In the Land of Milk and Honeypots, part fourby jefbags

Virtually a server…

As noted in my previous entries, I have been messing around with and documenting the creation of a honeypot server and environs, and the use of tools and techniques to analyze activity. In the last post I set up the server and did basic hardening. In this post, I will finish the set up of the virtual machines and install the Modern Honey Network (MHN) application.

Testing open ports

I ran a scan of open ports on the newly created and hardened server to make sure nothing unexpected was being exposed:

nmap -v -sT localhost
sudo nmap -v -sS localhost

Installing virtual machine infrastructure using Virtualbox.

I decided to go with Virtualbox to manage the virtual machines I will use to run the test devices. Installing Virtualbox was really easy and seemless.

apt-get install virtualbox

I decided for the sake of ease to use the GUI front-end to manage the VM’s. I initially had some trouble with getting the application to forward X11 through the ssh tunel using xauth. To make it work, it was necessary to ensure the following items were set.

I enabled following in server sshd_config file:

X11UseLocalHost no

And also had to make sure that following was uncommented in my local ssh file:

ForwardX11Trusted yes

Then, to run the GUI of Virtualbox, I logged in using the -X switch and ran with

virtualbox &

Settign up the guest devices was extremely simplet and intuitive. To start a virtual machine via command the line, this command worked fine.

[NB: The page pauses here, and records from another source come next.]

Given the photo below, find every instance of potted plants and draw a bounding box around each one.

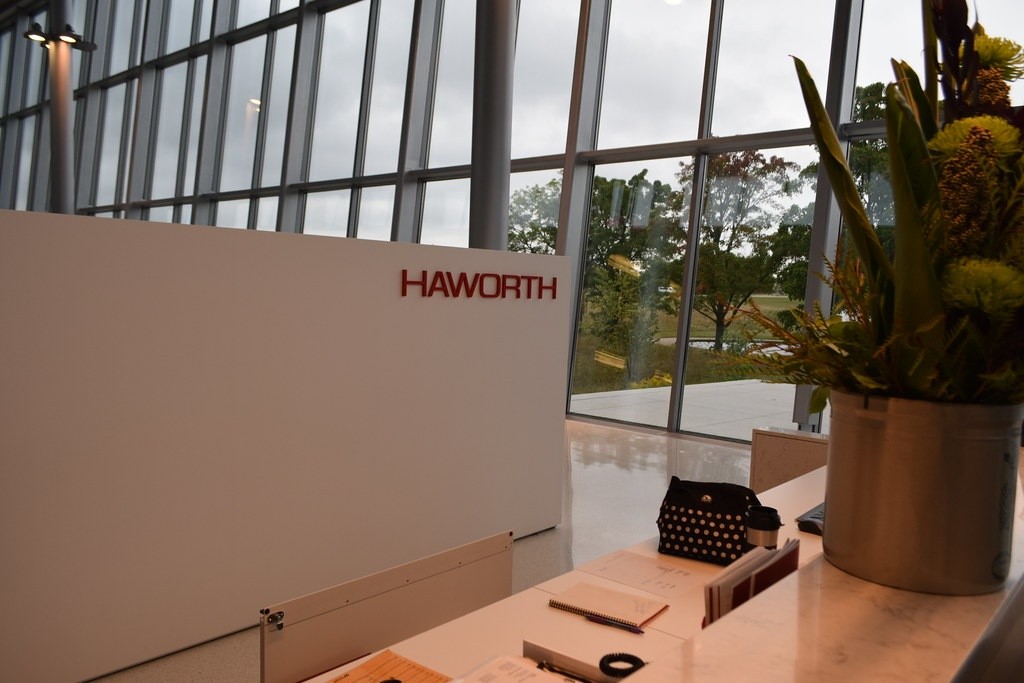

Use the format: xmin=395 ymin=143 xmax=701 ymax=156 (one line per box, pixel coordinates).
xmin=690 ymin=0 xmax=1024 ymax=597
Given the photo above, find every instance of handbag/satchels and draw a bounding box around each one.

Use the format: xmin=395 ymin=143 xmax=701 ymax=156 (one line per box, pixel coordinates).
xmin=656 ymin=476 xmax=763 ymax=567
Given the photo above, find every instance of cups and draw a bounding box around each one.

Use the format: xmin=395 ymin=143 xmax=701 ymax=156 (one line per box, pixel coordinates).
xmin=744 ymin=505 xmax=780 ymax=553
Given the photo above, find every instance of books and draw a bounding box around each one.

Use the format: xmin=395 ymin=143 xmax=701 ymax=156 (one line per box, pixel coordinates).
xmin=550 ymin=580 xmax=670 ymax=628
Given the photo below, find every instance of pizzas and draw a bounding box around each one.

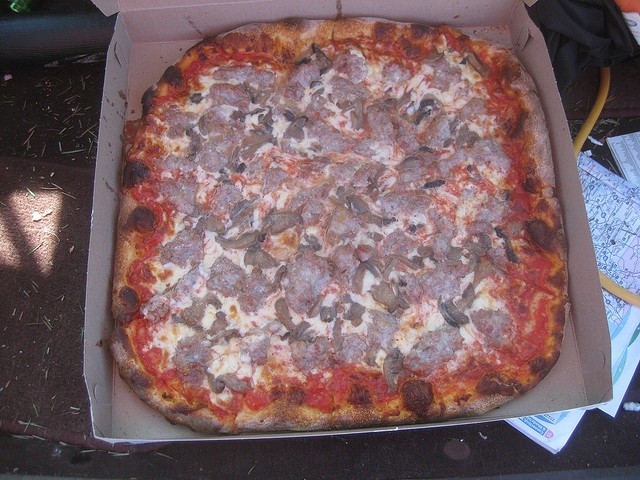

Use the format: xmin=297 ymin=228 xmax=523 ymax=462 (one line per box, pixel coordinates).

sudo VBoxManage startvm "VM name" --type headless

I also scripted “startmeup” as follows to automate it a little:

set -x  # Output executed commands
set -e  # Make script fail as soon as one command fails

read VMName
sudo VBoxManage startvm "$VMName" --type headless

After creating a template installed that was hardnened, I took a snapshot of it, and then made copies of it. The cloning was trivial and went seamlessly.

• cloning made easy!

I then logged into each clone and changed references to the template device. Among files that were edited:

• /etc/hosts
• /etc/hostname
• $home/.bash_profile
• /etc/psad/psad.conf
• /etc/postfix/main.cf

I booted up both devices and confirmed that there were no conflicts or issues. I then created a snapshot of the newly created clone.

Backups

In addition to the cloning using Virtualbox, I also created backups of everything using the Dump utility:

sudo dump 0zf /backups/bosch.boot.backup.8.27.2015 /boot
sudo dump 0zf /backups/bosch.root.backup.8.27.2015 /

As a final edit to the firewall, I changed ICMP rules on host to disable its response to pings. I know that scanning on the subnet will still find it, but I want the host to be as non-rsponsive and unobtrusive as possible. I edited /etc/ufw/rules.before as follows. This is to block ping and other ICMP messages to the host machine.

# ok icmp codes for INPUT
-A ufw-before-input -p icmp --icmp-type destination-unreachable -j DROP
-A ufw-before-input -p icmp --icmp-type source-quench -j DROP
-A ufw-before-input -p icmp --icmp-type time-exceeded -j DROP
-A ufw-before-input -p icmp --icmp-type parameter-problem -j DROP
-A ufw-before-input -p icmp --icmp-type echo-request -j DROP

Installing the Modern Honey Network (MHN) infrastructure

Installed following this excellent guide: https://itandsecuritystuffs.wordpress.com/2015/02/03/honeypot-networks/

Please note: I had issues running MHN on Ubuntu 15 due to python compiling issues. I was getting “python setup.py egg_info” failed with error code 1”. I tried a bunch of stuff, but felt like it was a waste of time. Because others have documented it working ok, I ended up installing on Trusty instead, with no issue.

sudo apt-get update && sudo apt-get upgrade

cd /opt/
sudo apt-get install git -y
sudo git clone https://github.com/threatstream/mhn.git
cd mhn/scripts/
sudo -H ./install_hpfeeds.sh
sudo -H ./install_mnemosyne.sh
sudo -H ./install_honeymap.sh

The scripts took a while, but ran ok. I ran a status check, and everything looked ok.

sudo supervisorctl status

On reboot, I went to check the status of the services, and noticed that some of them failed on restart.

I ran the restart command (sudo supervisorctl restart all), and everything came up ok.

Issue with celery-worker

I then installed the server component with the script

sudo ./install_mhnserver.sh

This also took a while, but went in ok. However, on completion and status check, I noticed an issue with the celery worker service. It was failing to start with a fatal error. Upon reviewing the developer Threatstream’s wiki on github ( https://github.com/threatstream/mhn), I ran the commands below to change ownership of the log file, and that did resolve the issue.

cd /var/log/mhn/
sudo chown www-data mhn.log
sudo supervisorctl start mhn-celery-worker

I connected to the web server and confirmed it was up and running!

This looks really cool and I hope I can get it to work…

Conclusion

Well, this has been productive, and the MHN application looks great! I can’t wait to start deploying honeypots and collecting data.